A Clarke victory would have made him the first Irishman in the short history of the Golf Masters to win on home territory, an achievement which would have earned a £250,000 bonus in addition to the £150,000 first prize for the 5,399 teams for which he plays.
"I thought I had it on Sunday night," said Sheehan yesterday, "but Westwood was the guy I thought might be a problem on the last day all right." But the Dubliner bears no grudge against Clarke, for much of the progress of his teams in recent weeks has been the result of transferring the northerner, along with Retief Goosen, in at the expense of Eamonn Darcy and Jose-Maria Olazabal.
"I've been lucky since then," he says. "First Goosen went bananas, and now Clarke's done well and it's nice to have a team up there in the hunt again, although I really can't see me winning again."
Deposed leader Pat Corby is Sheehan's tip to inherit his crown, and he cites the presence of Hal Sutton in his rival's sides as one of his main reasons for fancying his chances over those of David Maune, who this week nevertheless regains the lead after his players had the decency to get back out there on the course for him.
"I almost picked Sutton myself, but then I read that his wife was going to have twins in February, so I thought, `Hey, this guy is loaded, he'll end up putting his feet up for a while after that.' But there he is out there every week now raking in more money."
Raking it in particularly successfully this week, meanwhile, is Ciaran Gleeson and his Shank U Very Much team whose £409,500 was enough, even without Lee Westwood, to earn this week's four-ball down at Mount Juliet.

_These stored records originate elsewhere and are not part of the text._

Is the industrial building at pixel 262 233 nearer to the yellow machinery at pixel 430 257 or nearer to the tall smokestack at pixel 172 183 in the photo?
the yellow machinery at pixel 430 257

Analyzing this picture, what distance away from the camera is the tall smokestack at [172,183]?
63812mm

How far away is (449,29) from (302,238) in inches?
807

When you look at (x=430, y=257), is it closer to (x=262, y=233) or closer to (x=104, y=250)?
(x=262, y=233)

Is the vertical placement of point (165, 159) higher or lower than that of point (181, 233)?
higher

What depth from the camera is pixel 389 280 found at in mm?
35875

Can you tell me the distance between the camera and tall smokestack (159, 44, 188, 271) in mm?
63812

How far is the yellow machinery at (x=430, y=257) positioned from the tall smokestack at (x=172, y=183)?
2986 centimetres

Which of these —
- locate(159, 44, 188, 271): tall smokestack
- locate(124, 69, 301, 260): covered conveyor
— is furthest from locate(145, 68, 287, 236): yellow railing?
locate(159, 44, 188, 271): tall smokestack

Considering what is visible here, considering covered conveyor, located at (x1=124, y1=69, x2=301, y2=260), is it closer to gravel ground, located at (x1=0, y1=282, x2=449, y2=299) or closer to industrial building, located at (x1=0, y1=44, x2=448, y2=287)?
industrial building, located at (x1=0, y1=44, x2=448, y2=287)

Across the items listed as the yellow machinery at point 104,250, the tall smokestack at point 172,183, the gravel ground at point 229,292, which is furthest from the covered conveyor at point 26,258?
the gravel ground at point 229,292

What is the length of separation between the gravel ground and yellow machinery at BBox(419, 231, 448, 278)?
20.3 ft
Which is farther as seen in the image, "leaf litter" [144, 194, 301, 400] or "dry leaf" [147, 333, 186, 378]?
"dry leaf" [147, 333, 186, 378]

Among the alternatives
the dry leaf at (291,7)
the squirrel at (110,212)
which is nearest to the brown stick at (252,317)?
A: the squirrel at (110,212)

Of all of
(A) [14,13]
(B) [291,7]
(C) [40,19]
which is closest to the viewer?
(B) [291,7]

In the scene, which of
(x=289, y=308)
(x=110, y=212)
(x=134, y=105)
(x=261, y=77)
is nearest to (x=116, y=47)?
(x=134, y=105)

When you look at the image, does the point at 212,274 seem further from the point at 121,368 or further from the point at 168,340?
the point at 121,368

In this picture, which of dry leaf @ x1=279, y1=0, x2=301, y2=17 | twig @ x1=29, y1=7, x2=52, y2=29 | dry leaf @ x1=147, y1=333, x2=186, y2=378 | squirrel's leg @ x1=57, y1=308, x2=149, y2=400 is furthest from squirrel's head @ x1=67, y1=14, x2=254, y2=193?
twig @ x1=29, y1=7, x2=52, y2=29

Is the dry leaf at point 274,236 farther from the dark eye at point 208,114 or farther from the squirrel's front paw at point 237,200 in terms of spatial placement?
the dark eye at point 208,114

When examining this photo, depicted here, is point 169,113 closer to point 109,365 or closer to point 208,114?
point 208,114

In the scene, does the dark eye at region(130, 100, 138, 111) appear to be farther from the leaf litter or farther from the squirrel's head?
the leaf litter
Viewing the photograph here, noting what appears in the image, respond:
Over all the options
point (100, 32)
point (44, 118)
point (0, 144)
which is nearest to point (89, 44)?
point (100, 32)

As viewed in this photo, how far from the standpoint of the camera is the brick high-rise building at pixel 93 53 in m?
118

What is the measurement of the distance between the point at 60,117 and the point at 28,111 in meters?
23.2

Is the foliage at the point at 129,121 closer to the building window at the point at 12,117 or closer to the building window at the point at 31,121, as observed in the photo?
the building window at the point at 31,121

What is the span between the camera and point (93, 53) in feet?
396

Clarke, Peter O'Malley and Skip Kendall provided the backbone of the winning score, while Paul Lawrie, Frank Lickliter and Peter Lonard all pitched in with a few bob.
Gleeson, who runs the bar that bears his name on Mount Merrion Avenue in Dublin, has figured on both the weekly and overall leader-boards before, but he reckoned that the absence of the European Open winner from his teams this week ruled out of any chance of him grabbing his first prize.
He wasn't entirely sure how he had done, though, for he admits to having lost the lists of players in all of his Golf Masters teams, a bit of a handicap when it comes to discussing the competition with the other managers who pay him a visit from time.
"There'd be a few lads have teams," he says, "and one of the fellas who'd come in from time to time actually won it last year." Step forward Mr Sheehan. Small world this Golf Masters beat, eh?
Anyway, Gleeson, a member at Elm Park, is off to Kilkenny, while our pros will be heading for the Scandinavian Masters and the Buick Open.
Of course, the US PGA the following week may well have a greater effect on out top 50 leader-board. Hal Sutton could be in contention for the big prize at the Medinah Country Club, but from Dublin there will be at least one lone voice, crying out "forget those majors, Hal, take the weekend off and spend some time with the wife and those kids".